# Rental Deposit - Solicitor's Letter



## bottle (6 Jul 2010)

As a Landlord, I made certain reasonable deductions from a tenants deposit and offered the rest back. Unfortunately the tenant's reaction has been very hostile, and considered the deductions unreasonable. 

He has now employed a solicitor who has issued a letter offering me a day out in the circuit court.... The letter sent by the solicitor borders on the unbelievable, some of the comments are untrue etc. I am considering writing directly back to the Solicitor myself restating my actual position and presenting the photos from the check out. 

My letting agent did not register with the PRTB, so that is out of the question.

Any advice? I am more than happy / articulate enough to compose and send a letter to the solicitor, but from a strategy point of view, what should I propose?


----------



## canicemcavoy (6 Jul 2010)

What were the deductions for, exactly?


----------



## bottle (6 Jul 2010)

Broken bed, door broken off dryer, missing microwave, broken gas hob, broken side gate, broken lawnmower x 2, etc etc. I have noted where cleaning was required, but have not made any deductions for the same.


----------



## AlbacoreA (7 Jul 2010)

Unless you come to some agreement, which seems unlikely, you'll have no choice but to go to the PRTB. Doesn't matter if either you are registered, the law is you have to go to the PRTB before you go near a court. 

The solicitor should know this. Which raises the question why did they draft a letter when they know it has to go to the PRTB anyway.

## Data supplied
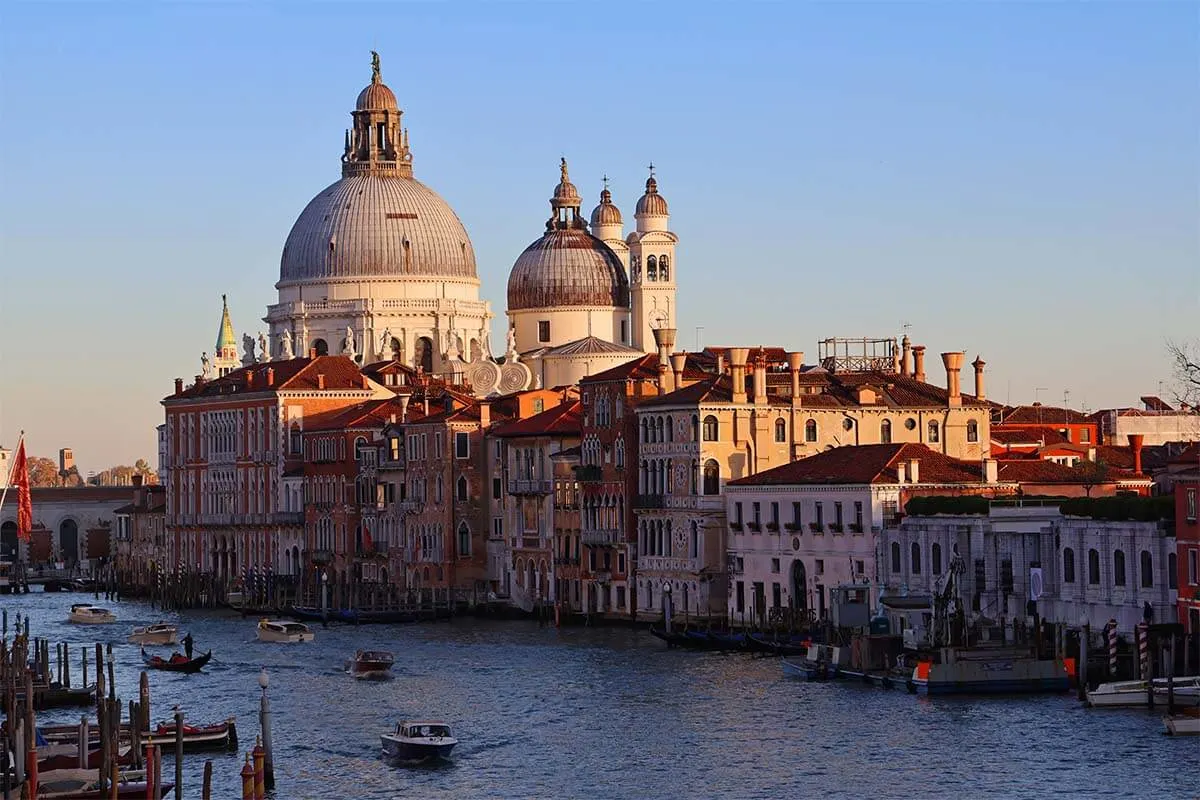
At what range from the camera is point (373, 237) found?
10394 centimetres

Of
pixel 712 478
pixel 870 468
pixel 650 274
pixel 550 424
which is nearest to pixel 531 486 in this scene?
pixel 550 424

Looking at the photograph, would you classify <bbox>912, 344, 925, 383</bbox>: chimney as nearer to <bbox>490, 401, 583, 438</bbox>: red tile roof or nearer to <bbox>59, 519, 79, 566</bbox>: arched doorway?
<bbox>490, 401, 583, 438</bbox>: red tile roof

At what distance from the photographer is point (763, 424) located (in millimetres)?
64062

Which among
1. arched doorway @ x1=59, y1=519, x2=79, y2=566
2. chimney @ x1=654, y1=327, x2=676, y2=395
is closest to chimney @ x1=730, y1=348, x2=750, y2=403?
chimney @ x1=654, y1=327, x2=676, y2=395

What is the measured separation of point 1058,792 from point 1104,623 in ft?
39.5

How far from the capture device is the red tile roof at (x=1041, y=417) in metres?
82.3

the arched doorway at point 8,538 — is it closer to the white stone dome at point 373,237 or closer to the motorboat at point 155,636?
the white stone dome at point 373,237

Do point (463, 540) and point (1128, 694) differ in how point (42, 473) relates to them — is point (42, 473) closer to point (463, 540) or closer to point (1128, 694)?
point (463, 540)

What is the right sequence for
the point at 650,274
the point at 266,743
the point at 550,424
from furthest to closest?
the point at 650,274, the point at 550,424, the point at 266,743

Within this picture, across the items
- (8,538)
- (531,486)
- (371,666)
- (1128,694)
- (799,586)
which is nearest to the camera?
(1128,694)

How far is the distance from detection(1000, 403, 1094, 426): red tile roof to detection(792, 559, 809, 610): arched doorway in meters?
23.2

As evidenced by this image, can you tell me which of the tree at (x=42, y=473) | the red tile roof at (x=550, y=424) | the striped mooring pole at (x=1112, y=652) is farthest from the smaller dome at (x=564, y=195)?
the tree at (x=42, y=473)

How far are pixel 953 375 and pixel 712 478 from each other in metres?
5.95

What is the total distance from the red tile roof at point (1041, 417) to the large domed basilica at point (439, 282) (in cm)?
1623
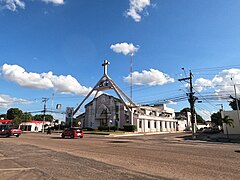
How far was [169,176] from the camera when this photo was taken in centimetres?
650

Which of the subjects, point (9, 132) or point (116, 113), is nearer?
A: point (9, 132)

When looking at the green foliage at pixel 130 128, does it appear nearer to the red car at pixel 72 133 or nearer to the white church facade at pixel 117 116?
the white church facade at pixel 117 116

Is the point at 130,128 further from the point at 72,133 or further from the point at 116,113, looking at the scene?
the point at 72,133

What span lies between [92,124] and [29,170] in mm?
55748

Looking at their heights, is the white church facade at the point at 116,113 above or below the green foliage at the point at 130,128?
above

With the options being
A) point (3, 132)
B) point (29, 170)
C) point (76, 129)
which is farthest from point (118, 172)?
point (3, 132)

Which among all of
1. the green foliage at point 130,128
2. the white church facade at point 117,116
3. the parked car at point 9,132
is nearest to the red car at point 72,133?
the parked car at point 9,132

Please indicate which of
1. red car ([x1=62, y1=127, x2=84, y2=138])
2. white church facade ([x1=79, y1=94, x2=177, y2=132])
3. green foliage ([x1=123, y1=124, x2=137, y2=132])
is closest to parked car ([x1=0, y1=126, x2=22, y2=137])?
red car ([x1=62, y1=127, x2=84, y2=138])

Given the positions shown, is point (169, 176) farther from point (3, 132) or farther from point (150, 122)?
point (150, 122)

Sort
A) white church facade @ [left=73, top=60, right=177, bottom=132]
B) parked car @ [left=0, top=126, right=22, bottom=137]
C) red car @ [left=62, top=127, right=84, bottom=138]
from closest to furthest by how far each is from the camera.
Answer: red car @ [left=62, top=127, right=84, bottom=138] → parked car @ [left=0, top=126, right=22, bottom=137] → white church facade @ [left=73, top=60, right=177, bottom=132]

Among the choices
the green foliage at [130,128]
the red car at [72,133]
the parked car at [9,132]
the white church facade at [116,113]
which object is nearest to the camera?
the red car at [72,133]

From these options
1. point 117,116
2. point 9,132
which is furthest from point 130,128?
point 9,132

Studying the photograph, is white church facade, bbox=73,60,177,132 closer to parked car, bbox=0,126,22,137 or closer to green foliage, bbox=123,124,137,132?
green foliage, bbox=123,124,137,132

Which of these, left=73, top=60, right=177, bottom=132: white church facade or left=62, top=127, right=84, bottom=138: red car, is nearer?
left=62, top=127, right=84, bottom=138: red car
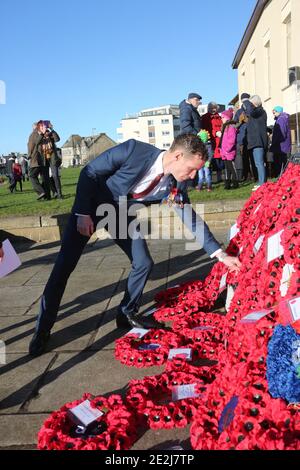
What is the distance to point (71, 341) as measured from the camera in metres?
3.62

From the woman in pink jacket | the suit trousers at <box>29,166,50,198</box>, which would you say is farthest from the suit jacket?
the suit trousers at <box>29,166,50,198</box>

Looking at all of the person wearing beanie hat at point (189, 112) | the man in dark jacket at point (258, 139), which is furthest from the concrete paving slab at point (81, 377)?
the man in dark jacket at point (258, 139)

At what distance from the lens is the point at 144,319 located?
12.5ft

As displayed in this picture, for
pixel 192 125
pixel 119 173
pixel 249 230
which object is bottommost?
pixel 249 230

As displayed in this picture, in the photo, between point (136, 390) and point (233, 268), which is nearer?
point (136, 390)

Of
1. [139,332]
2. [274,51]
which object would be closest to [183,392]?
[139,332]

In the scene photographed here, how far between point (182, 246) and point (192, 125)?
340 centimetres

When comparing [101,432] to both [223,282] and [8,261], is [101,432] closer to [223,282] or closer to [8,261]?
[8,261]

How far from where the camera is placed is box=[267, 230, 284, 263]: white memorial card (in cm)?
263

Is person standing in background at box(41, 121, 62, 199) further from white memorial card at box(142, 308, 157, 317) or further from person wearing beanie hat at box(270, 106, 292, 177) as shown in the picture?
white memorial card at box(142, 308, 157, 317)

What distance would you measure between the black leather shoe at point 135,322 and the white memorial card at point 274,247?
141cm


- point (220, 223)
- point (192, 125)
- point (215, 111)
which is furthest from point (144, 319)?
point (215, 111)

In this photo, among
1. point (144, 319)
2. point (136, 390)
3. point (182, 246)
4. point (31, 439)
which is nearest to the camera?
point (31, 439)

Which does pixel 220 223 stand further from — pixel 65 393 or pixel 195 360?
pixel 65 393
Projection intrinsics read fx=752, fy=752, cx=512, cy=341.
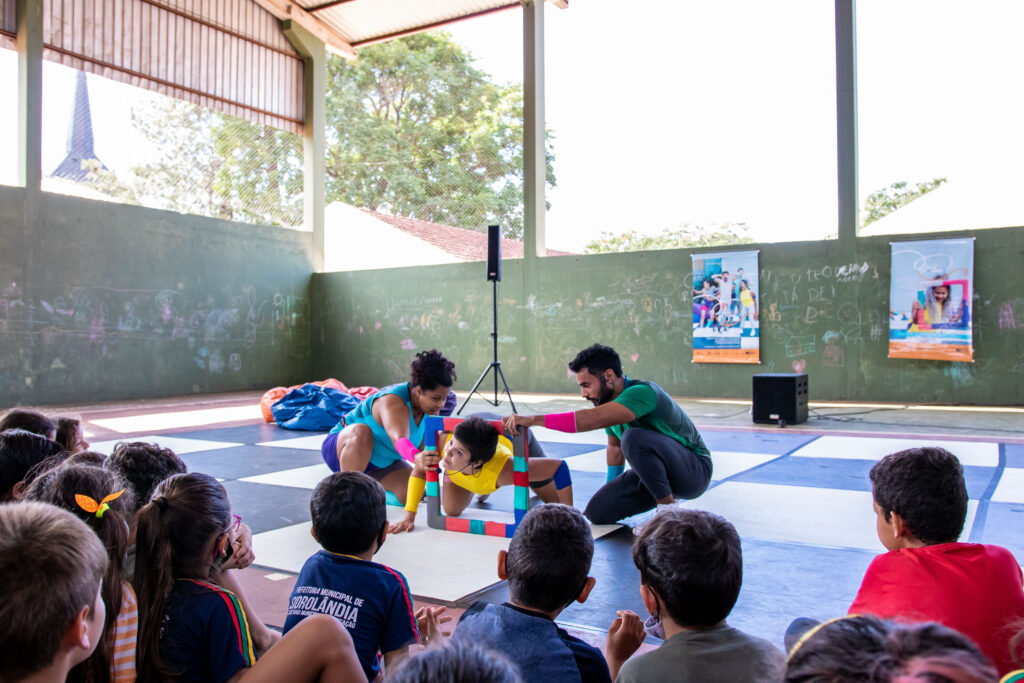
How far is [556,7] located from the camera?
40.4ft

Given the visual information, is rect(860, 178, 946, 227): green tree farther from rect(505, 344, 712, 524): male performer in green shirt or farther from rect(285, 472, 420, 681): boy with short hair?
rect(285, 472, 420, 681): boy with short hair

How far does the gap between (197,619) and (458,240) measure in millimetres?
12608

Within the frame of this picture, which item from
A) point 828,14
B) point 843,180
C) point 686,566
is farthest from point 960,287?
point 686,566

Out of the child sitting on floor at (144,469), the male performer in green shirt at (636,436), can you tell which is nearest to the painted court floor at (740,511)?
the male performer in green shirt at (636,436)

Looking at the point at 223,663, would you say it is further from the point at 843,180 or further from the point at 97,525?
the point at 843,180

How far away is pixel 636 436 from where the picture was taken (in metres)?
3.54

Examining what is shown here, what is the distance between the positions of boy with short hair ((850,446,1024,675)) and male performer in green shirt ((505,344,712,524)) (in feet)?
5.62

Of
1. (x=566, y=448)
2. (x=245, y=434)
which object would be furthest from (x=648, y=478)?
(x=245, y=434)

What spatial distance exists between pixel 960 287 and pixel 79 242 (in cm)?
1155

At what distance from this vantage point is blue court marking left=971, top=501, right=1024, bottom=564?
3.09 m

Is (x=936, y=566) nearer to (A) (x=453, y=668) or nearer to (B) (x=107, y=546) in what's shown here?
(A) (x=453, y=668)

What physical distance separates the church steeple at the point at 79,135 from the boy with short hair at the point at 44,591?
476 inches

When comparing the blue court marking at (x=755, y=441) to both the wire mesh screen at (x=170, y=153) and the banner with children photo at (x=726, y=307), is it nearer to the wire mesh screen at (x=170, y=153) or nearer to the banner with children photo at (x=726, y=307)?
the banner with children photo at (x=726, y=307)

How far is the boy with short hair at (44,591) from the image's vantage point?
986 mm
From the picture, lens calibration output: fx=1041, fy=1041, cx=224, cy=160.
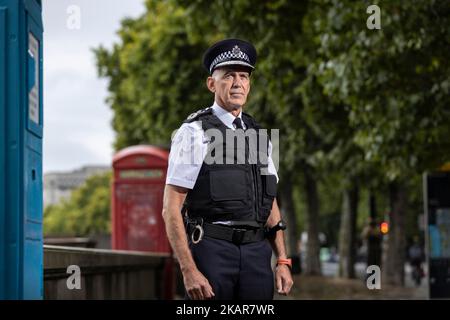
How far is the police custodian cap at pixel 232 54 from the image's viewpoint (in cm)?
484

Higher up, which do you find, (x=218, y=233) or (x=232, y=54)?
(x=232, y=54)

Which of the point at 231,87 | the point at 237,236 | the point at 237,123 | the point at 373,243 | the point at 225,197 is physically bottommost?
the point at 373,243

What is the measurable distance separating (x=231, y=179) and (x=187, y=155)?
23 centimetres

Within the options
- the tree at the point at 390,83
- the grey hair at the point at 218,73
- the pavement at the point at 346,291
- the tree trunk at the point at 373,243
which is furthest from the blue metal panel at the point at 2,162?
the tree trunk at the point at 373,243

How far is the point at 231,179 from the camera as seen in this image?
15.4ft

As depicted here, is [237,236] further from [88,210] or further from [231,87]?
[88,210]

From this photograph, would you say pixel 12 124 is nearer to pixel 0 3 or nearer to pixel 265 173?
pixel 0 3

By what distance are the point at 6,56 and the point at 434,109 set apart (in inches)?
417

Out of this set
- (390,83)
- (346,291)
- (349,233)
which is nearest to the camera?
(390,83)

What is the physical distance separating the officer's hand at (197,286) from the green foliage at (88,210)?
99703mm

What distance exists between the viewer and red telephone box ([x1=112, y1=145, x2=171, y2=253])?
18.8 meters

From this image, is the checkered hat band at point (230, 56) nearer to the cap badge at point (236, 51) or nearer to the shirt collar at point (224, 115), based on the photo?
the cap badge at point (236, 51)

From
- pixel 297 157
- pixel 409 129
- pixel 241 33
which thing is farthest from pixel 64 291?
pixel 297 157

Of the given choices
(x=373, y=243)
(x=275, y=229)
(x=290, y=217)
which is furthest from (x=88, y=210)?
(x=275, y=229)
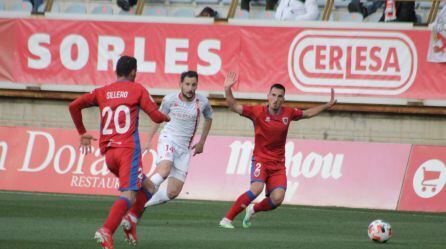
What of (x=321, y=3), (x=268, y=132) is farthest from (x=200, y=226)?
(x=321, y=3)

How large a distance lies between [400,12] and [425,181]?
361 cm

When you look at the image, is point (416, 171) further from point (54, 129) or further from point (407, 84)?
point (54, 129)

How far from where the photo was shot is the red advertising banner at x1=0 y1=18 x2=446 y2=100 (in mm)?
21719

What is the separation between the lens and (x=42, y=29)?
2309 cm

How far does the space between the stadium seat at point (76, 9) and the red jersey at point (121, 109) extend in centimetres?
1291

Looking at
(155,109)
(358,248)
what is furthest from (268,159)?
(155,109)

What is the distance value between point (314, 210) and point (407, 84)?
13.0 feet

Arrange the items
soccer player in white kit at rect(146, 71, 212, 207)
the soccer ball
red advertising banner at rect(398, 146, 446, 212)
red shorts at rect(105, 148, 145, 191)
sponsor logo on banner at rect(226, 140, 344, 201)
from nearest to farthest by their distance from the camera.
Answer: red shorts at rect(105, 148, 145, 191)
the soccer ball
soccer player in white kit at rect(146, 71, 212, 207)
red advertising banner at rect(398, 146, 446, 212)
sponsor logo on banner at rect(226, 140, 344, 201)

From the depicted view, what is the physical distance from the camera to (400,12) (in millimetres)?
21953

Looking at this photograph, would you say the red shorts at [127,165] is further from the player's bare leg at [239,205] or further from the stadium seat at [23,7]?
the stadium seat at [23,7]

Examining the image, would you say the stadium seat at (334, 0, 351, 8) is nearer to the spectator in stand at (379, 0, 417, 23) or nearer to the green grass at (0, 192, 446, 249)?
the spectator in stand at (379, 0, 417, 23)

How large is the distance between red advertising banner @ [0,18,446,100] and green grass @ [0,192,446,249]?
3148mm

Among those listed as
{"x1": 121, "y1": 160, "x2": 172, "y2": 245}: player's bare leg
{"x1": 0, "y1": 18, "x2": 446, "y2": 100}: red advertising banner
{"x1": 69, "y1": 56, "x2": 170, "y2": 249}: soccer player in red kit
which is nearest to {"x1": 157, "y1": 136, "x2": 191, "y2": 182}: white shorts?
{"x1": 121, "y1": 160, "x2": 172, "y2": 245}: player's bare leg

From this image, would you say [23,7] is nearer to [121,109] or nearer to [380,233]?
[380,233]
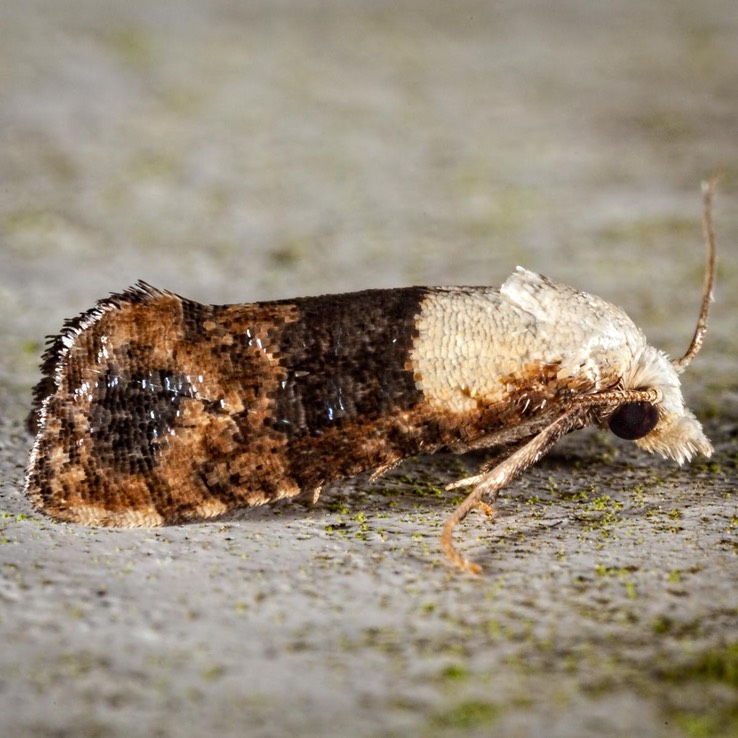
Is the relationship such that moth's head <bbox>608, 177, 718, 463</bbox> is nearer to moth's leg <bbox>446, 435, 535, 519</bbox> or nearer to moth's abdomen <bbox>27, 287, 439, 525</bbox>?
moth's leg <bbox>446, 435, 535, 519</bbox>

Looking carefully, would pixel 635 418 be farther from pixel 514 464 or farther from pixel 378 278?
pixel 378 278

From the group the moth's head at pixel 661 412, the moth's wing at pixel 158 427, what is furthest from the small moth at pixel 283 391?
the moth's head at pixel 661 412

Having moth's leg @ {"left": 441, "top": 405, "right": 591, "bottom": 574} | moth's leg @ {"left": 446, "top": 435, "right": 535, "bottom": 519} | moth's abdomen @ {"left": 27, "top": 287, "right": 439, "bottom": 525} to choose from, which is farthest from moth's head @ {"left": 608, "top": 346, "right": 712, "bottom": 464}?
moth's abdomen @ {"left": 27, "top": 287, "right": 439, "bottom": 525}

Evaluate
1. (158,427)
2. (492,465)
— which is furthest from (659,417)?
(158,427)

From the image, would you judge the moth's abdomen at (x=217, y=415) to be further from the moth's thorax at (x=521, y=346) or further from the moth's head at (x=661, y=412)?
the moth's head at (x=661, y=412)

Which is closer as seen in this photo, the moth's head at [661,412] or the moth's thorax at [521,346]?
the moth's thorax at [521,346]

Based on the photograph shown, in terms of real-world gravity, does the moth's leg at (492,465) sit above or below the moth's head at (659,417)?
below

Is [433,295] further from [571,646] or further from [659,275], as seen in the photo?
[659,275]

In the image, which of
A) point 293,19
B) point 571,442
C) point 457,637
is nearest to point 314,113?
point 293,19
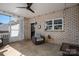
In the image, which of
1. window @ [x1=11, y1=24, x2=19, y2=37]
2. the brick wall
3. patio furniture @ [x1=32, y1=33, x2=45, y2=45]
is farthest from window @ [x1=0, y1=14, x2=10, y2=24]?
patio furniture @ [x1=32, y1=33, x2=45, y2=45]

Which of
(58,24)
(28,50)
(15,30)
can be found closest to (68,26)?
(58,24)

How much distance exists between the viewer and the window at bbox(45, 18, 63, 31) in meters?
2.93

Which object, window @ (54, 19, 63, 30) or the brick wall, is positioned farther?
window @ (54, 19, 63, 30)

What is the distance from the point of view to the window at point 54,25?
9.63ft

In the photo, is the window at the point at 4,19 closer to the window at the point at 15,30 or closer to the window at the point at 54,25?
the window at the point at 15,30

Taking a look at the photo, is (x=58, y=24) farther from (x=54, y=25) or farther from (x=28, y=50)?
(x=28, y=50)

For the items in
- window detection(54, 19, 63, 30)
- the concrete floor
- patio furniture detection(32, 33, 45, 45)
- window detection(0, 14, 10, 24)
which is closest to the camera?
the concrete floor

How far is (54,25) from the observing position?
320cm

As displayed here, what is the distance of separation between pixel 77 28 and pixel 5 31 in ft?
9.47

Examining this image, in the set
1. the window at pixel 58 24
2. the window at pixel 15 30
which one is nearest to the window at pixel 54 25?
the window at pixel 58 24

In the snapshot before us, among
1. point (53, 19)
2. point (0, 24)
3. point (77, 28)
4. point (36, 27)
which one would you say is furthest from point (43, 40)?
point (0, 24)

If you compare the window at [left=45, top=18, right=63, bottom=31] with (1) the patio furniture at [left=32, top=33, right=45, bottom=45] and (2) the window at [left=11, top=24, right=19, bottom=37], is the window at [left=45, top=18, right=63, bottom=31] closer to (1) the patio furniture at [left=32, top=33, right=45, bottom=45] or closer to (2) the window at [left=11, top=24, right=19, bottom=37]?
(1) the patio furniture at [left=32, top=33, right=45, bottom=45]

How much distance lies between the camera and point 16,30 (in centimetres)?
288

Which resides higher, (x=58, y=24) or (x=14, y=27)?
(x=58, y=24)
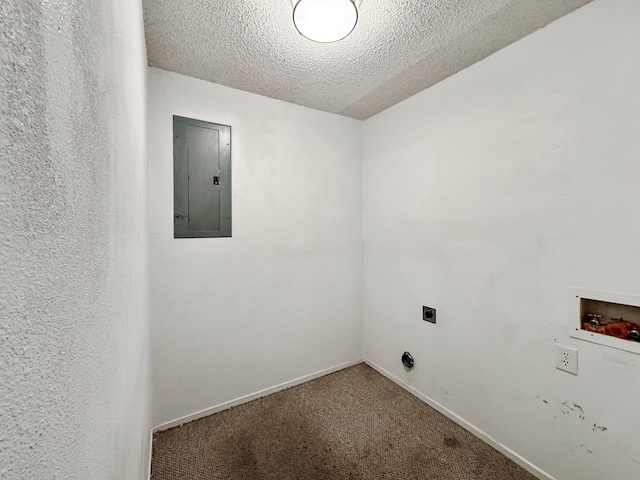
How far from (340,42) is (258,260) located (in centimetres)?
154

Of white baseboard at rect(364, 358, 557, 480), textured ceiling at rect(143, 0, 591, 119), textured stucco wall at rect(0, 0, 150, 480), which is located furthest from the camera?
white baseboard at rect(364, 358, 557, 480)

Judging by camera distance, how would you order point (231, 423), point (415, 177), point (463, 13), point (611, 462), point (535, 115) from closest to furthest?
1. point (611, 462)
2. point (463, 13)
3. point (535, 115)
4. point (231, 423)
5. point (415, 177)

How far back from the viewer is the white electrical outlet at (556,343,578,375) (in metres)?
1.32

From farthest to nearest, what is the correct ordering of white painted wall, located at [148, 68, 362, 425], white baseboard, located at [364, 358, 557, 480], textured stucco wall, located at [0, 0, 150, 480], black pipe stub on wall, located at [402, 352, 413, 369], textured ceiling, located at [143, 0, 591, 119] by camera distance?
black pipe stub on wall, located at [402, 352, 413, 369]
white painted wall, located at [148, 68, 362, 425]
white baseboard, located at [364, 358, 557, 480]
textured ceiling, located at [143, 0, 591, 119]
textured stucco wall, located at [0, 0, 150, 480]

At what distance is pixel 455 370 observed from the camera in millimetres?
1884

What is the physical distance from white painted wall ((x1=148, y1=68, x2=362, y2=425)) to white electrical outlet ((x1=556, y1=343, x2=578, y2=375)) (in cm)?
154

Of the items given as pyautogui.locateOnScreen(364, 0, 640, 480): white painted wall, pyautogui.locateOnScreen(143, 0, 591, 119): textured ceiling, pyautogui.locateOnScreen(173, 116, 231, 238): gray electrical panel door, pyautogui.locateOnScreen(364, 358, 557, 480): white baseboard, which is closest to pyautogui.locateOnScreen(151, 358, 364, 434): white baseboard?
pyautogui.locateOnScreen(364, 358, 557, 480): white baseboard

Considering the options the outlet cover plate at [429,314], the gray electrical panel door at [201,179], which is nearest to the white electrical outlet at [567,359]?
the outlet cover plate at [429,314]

## Tasks and exercises
A – Select every row that contains the string "marking", matching case exactly.
B – Continue the rental deposit thread from the point where it stops.

## Results for the exercise
A –
At what distance from this vantage point is blue court marking left=971, top=501, right=1024, bottom=564?
When comparing the blue court marking at (x=755, y=441) to both the wire mesh screen at (x=170, y=153) and the banner with children photo at (x=726, y=307), is it nearer to the wire mesh screen at (x=170, y=153) or nearer to the banner with children photo at (x=726, y=307)?

B –
----------



## bottle (7 Jul 2010)

I can understand what you are saying, but I have been on to the PRTB and as the tenancy was never registered they will not get involved.


----------



## Towger (7 Jul 2010)

Huff and Puff. Send a crossed cheque (made out to the solicitor + write details of what it is for on the back) to the solicitor for what remains of the deposit after your deductions. Long with a list of the damages and photos etc. That way the solicitor will be happy to gets some money in, if his client does not pay their bill.


----------



## AlbacoreA (7 Jul 2010)

bottle said:


> I can understand what you are saying, but I have been on to the PRTB and as the tenancy was never registered they will not get involved.



That doesn't sound correct.


----------



## Complainer (7 Jul 2010)

Towger said:


> Huff and Puff. Send a crossed cheque (made out to the solicitor + write details of what it is for on the back) to the solicitor for what remains of the deposit after your deductions. Long with a list of the damages and photos etc. That way the solicitor will be happy to gets some money in, if his client does not pay their bill.


Why would he give the tenant's money to the solicitor? The debt (albeit disputed) is owed to the tenant, not to his solicitor.


----------



## Towger (7 Jul 2010)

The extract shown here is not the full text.